Free trade could have brought cheaper goods, allowing Americans to spend their wage gains more effectively. Tariffs, however, isolate the country from competitive foreign goods, forcing Americans to buy locally. Buying local while local wages skyrocket means accepting higher input costs and, consequently, losing gains in real wages.
The effects of a shrinking labor pool are already visible in sectors that rely heavily on immigrant and undocumented workers. Take the restaurant and food service industry, for example. It has long struggled with chronic staffing shortages, and tighter immigration policies are poised to exacerbate the issue.
Immigrants make up roughly 22% of the U.S. food-service workforce, and an estimated 7% of restaurant workers could be subject to deportation under Trump’s directives. Their sudden absence would leave thousands of kitchens and dining rooms understaffed, forcing employers to jack up wages by as much as $3 per hour just to attract new hires.
While higher pay might initially appear to be a win for American workers, it ultimately translates into substantial cost increases for businesses operating on razor-thin margins—costs that are inevitably passed on to consumers.
This means that American families will end up paying more for the same goods, all to cover the labor costs that were previously kept low by an abundant workforce not just in foodstuffs but also in other industries likely to be hit hardest by deportation activity—construction, food processing, and basic manufacturing.
The central irony of this crackdown on immigrant labor, undocumented and documented, is that it directly undermines the goal of American industrial revival. Many of the very forces that pushed manufacturing abroad in the 1980s and 1990s—rising domestic labor costs, inflexible hiring rules, and lack of available low-skilled labor—are being reintroduced under the banner of economic nationalism. Tariffs, are being marketed by the administration, as the snake oil that could make things work this time around.
It was ever-expanding, inflexible worker entitlements and rising wages, not primarily some bizarre Chinese conspiracy, that contributed to eroding America’s manufacturing base.
This is not theoretical.

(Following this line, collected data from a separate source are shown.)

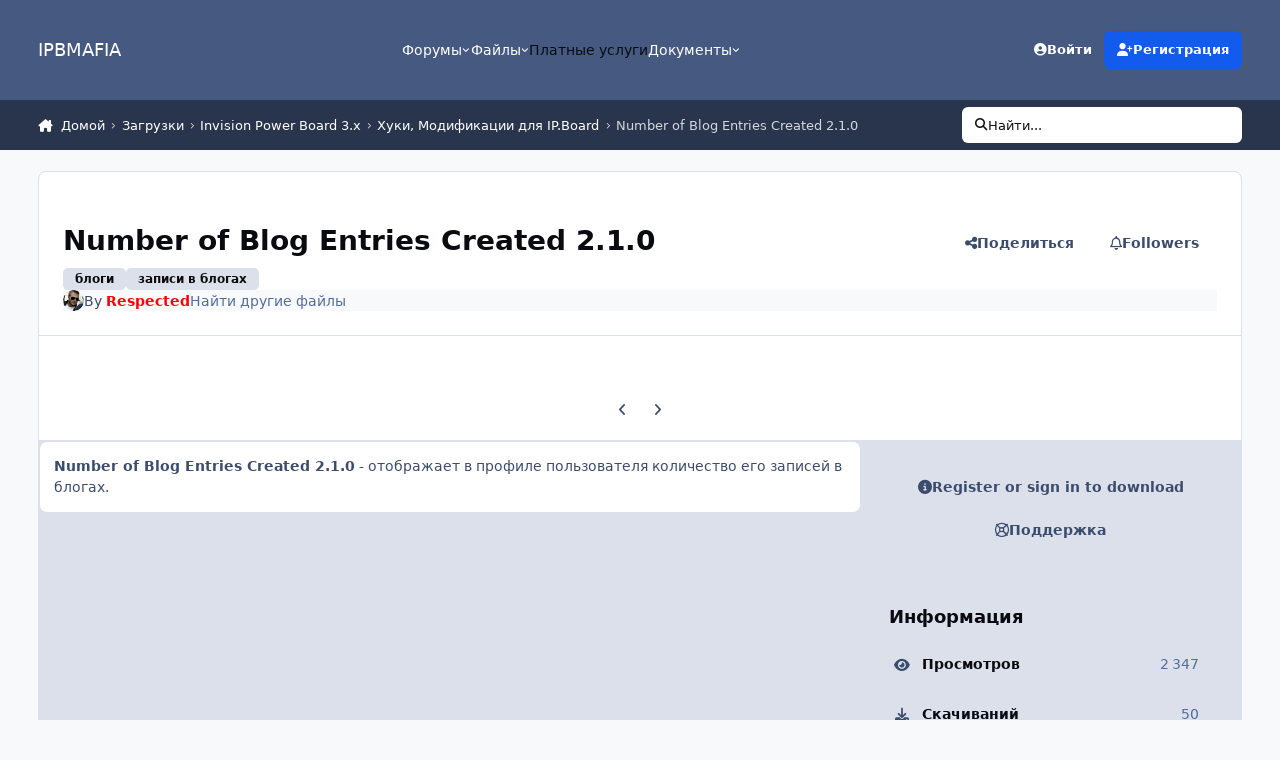

--- FILE ---
content_type: application/javascript; charset=utf-8
request_url: https://ipbmafia.ru/static/js/downloads/front_front_view.js?v=4e52a1ea3c1762769589
body_size: 1352
content:
;(function($,_,undefined){"use strict";ips.controller.register('downloads.front.view.changeLog',{initialize:function(){this.on('menuItemSelected',this.changeVersion);this.setup();this.on(window,'historychange:downloads.front.view.changeLog',this.stateChange);},setup:function(){ips.utils.history.replaceState({controller:'changelog'},'downloads.front.view.changeLog',window.location.href);},changeVersion:function(e,data=e.detail){data.originalEvent.preventDefault();var url=$(data.menuElem).find('[data-ipsMenuValue="'+data.selectedItemID+'"]').attr('href');ips.utils.history.pushState({controller:'changelog',version:data.selectedItemID},'downloads.front.view.changeLog',url);this._loadVersion(url,$(data.menuElem).find('[data-ipsMenuValue="'+data.selectedItemID+'"]').attr('data-changelogTitle'));},stateChange:function(){const state=ips.utils.history.getState('downloads.front.view.changeLog')
if(!state||!Object.keys(state).length){return;}
let item;if(state.version){item=$('#elChangelog_menu').find('[data-ipsMenuValue="'+state.version+'"]');}else{item=$('#elChangelog_menu').find('[data-ipsMenuValue]').first();}
this._loadVersion(item.attr('href'),item.attr('data-ipsMenuValue'));},_loadVersion:function(url,versionTitle){var self=this;this.scope.find('[data-role="versionTitle"]').text(versionTitle);this.scope.find('[data-role="changeLogData"]').css({height:this.scope.find('[data-role="changeLogData"]').height()+'px'}).addClass('ipsLoading').html('');ips.getAjax()(url).done(function(response){self.scope.find('[data-role="changeLogData"]').html(response).removeClass('ipsLoading').css({height:'auto'});}).fail(function(jqXHR,textStatus,errorThrown){window.location=url;});}});}(jQuery,_));;
;(function($,_,undefined){"use strict";ips.controller.register('downloads.front.view.download',{initialize:function(){this.on('click','[data-action="dialogClose"]',this.closeDialog);this.on('click','[data-action="selectFile"]',this.selectFile);this.on('click','[data-action="download"]',this.doDownload);},selectFile:function(e){var url=$(e.currentTarget).attr('href');var self=this;e.preventDefault();this.scope.html('').css({height:'250px'}).addClass('ipsLoading');ips.getAjax()(url).done(function(response){self.scope.html(response).css({height:'auto'}).removeClass('ipsLoading');}).fail(function(jqXHR,textStatus,errorThrown){window.location=url;});},closeDialog:function(e){e.preventDefault();this._closeDialog($(e.currentTarget).attr('href'));},_closeDialog:function(href){if(this.scope.closest('.ipsDialog').length){this.scope.closest('.ipsDialog').trigger('closeDialog');}else{window.location=href;}},doDownload:function(e){var that=this;if($(e.currentTarget).attr('data-wait')){e.preventDefault();ips.getAjax()($(e.currentTarget).attr('href')).done(function(response){$(e.currentTarget).trigger('ipsDataLayerSync');var secondsRemaining=response.download-response.currentTime;$(e.currentTarget).hide().siblings().find('[data-role="downloadCounter"]').html(secondsRemaining).end().end().siblings('[data-role="downloadCounterContainer"]').removeClass('ipsHide');var interval=setInterval(function(){secondsRemaining--;$(e.currentTarget).siblings().find('[data-role="downloadCounter"]').html(secondsRemaining);if(secondsRemaining===0){clearInterval(interval);window.location=$(e.currentTarget).attr('href');that.scope.closest('.ipsDialog').trigger('closeDialog');}},1000);}).fail(function(){window.location=$(e.currentTarget).attr('href');})}
else
{this.scope.closest('.ipsDialog').trigger('closeDialog');}}});}(jQuery,_));;
;(function($,_,undefined){"use strict";ips.controller.register('downloads.front.view.subscribe',{ajaxObj:null,initialize:function(){this.on('click','[data-action="subscribe"]',this.toggle);},toggle:function(e){e.preventDefault();var self=this;var clicked=$(e.currentTarget);clicked.addClass('i-opacity_3');ips.getAjax()(clicked.attr('href')).done(function(response){if(!response.error){if(response=='unsubscribed'){clicked.removeClass('ipsButton--primary');clicked.addClass('ipsButton--text');clicked.text(ips.getString('file_subscribe'));}
else
{clicked.addClass('ipsButton--primary');clicked.removeClass('ipsButton--text');clicked.text(ips.getString('file_unsubscribe'));}}}).always(function(){clicked.removeClass('i-opacity_3');});}});}(jQuery,_));;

The Manufacturing Institute estimates the U.S. will face a shortfall of over 2 million workers in industrial roles by 2030, a gap worsened by deportation drives and reduced immigration flows.
The notion that Americans will simply “step up” and fill these jobs overlooks decades of labor market data.
In several factory towns, where, despite offering competitive wages, employers struggle to find enough local applicants willing to take physically demanding, repetitive, and sometimes hazardous jobs that immigrants, especially undocumented immigrant workers, would be glad to accept.
These employers may raise wages, as populist Republicans hope, but that will only increase the costs of goods and services, making American goods less attractive to local buyers, who will cut back on spending in response to rising prices, and then foreign buyers, who after Trump’s erratic tariff regime, will enforce their own retaliatory tariffs to prevent the U.S. from beggar thy neighbor policies.
After all, there are limits to what the domestic market can afford, assuming the masses do not revolt when they find out it is their own president, withholding them from prosperity and sustenance via tariffs. With Trump’s erratic behavior in international trade, China will likely emerge as a more reliable trade partner for most nations, less subject to fits of tumultuous political tantrums that have characterized the second Trump administration.
In the national interest, the Trump administration must shed all uber-nationalist delusions and surrender to the inevitable fact that it can either have no immigrant labor, undocumented or documented, or a chance at an American manufacturing revival.
But both are mutually exclusive.
Americans who buy into the view that both are possible only deceive themselves.